BEGIN
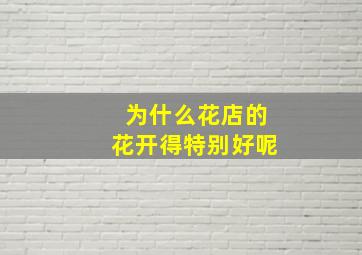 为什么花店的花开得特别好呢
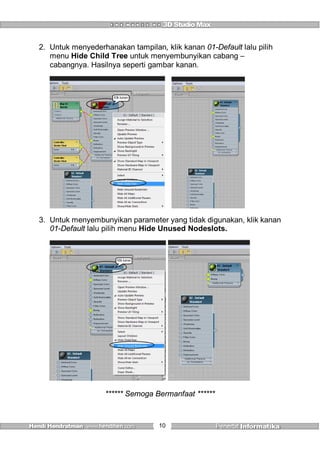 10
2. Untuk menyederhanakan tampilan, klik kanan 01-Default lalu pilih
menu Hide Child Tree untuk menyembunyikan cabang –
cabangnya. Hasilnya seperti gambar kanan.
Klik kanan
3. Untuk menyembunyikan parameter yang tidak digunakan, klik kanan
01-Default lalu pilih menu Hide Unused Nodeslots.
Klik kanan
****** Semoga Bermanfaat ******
END
» TASK BRIEF
Copy out every line of text in the records above exactly as it appears, leaving out the pictures.

» EXERCISE OUTPUT
 为什么花店的花开得特别好呢
 10
2. Untuk menyederhanakan tampilan, klik kanan 01-Default lalu pilih
menu Hide Child Tree untuk menyembunyikan cabang –
cabangnya. Hasilnya seperti gambar kanan.
Klik kanan
3. Untuk menyembunyikan parameter yang tidak digunakan, klik kanan
01-Default lalu pilih menu Hide Unused Nodeslots.
Klik kanan
****** Semoga Bermanfaat ******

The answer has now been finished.